Of 368 TTE studies, 206 (56%) were appropriate, 31 (8%) were inappropriate, and 131 (35%) were unclassifiable. Appropriateness was not correlated with patient or provider demographics. In 288 cases with prior TTE studies, there were 92 (32%) important new findings and 63 (22%) unexpected findings, of which 20% were from inappropriately ordered and 31% from unclassifiable TTE studies. Appropriateness was not associated with new (odds ratio, 1.23; 95% confidence interval, 0.48-3.18) or unexpected (odds ratio, 1.15; 95% confidence interval, 0.38-3.52) findings. Provider type and level of training were not correlated with new or unexpected findings.
Many indications for TTE studies were unclassifiable. A high percentage of inappropriately ordered TTE studies yielded important information. Care must be taken in judging the value of TTE studies solely on the basis of appropriateness criteria.

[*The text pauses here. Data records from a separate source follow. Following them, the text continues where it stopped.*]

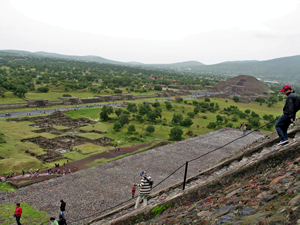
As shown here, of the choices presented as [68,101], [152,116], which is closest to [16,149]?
[152,116]

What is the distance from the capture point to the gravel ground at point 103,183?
544 inches

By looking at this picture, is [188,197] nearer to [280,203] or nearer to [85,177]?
[280,203]

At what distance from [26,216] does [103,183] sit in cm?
541

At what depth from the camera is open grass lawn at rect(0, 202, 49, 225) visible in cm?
1186

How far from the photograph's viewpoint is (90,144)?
32156mm

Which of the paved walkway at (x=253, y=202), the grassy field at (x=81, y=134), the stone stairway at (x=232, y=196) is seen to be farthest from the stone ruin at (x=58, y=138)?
the paved walkway at (x=253, y=202)

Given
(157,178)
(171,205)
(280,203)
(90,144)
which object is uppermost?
(280,203)

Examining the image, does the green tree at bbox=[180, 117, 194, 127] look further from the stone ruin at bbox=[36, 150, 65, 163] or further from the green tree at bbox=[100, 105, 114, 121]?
the stone ruin at bbox=[36, 150, 65, 163]

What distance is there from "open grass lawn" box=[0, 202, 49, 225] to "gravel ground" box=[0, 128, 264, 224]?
39 cm

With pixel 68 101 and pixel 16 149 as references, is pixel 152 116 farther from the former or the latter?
pixel 16 149

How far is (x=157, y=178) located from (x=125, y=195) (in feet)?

将适用性标准应用于门诊经胸超声心动图(TTE)检查。
根据医生陈述的指征、既往TTE检查、症状变化以及患者陈述的指征,将指征评定为合适、不合适或无法分类。记录具有临床重要意义的新发现或意外发现。
在368例TTE检查中,206例(56%)是合适的,31例(8%)是不合适的,131例(35%)是无法分类的。适用性与患者或医生的人口统计学特征无关。在288例有既往TTE检查的病例中,有92例(32%)重要新发现和63例(22%)意外发现,其中20%来自检查医嘱开具不当的TTE检查,31%来自无法分类的TTE检查。适用性与新发现(优势比,1.23;95%置信区间,0.48 - 3.18)或意外发现(优势比,1.15;95%置信区间,0.38 - 3.52)无关。医生类型和培训水平与新发现或意外发现无关。
许多TTE检查的指征无法分类。很大比例的检查医嘱开具不当的TTE检查产生了重要信息。仅根据适用性标准判断TTE检查的价值时必须谨慎。